Text excerpt |
□ □ □

Let's say I'm generating tuples and I want to concatenate them as they come. How do I do this? The following does element-wise addition:
if ts = ("foo", "cat")
, t = ("bar", "dog")
ts += t
gives ts = ("foobar", "catdog")
,
but what I really want is ts = (("foo","cat"),("bar","dog"))
.
So I guess the first question is "does Chapel support tuple concatention?", then "is there a binary operator/function for it?", then "if not, what is a good way to do it?", and lastly "make my life easier if you know a better way of living".
Please address the questions in order.
I appreciate the help!!
the first question is "does Chapel support tuple concatention?"
I believe the answer here is "no" for the following reason: (1) A Chapel variable has a single static type that cannot change over its lifetime, and (2) a tuple's type is defined as its static number of elements as well as the type of each element. Thus, given your variable ts
ts = ("foo", "cat")

□ □ □

Data provided |
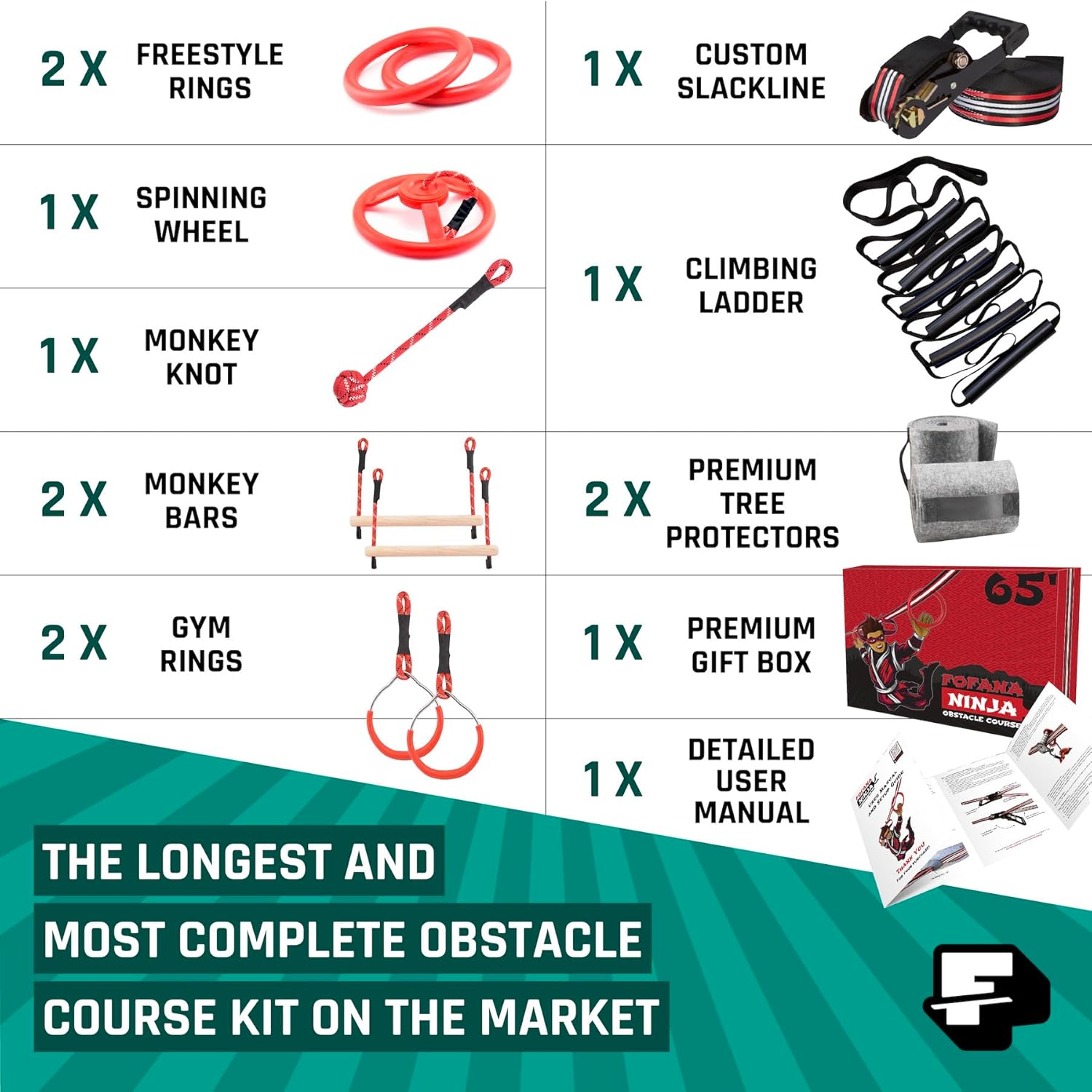 Tor przeszkód Fofana Ninja Warrior - 32 elementy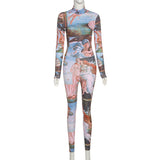 2020 New Arrival Long Sleeve Women Fall Jumpsuits Adult Onesie Romper Printed Jumpsuit Girl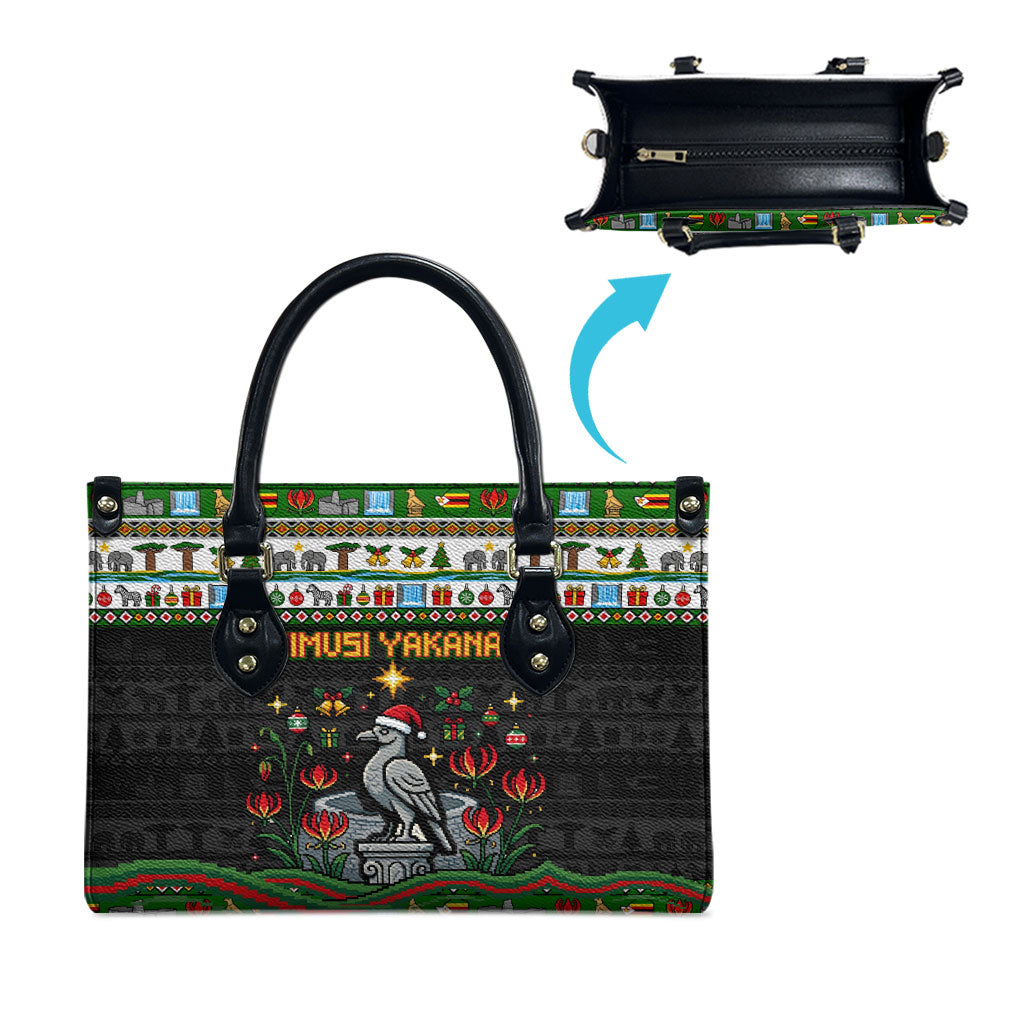 Zimbabwe Christmas Bird Elephant Leather Bag Kisimusi Yakanaka - Bird Victoria Falls - Ugly Pixel Art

□ □ □

Problem details | Reproduce word for word the portion of the Chapel tuple concatenation text between "Let's say I'm" and "questions in order.", inclusive.

Solution to this exercise |
Let's say I'm generating tuples and I want to concatenate them as they come. How do I do this? The following does element-wise addition:
if ts = ("foo", "cat")
, t = ("bar", "dog")
ts += t
gives ts = ("foobar", "catdog")
,
but what I really want is ts = (("foo","cat"),("bar","dog"))
.
So I guess the first question is "does Chapel support tuple concatention?", then "is there a binary operator/function for it?", then "if not, what is a good way to do it?", and lastly "make my life easier if you know a better way of living".
Please address the questions in order.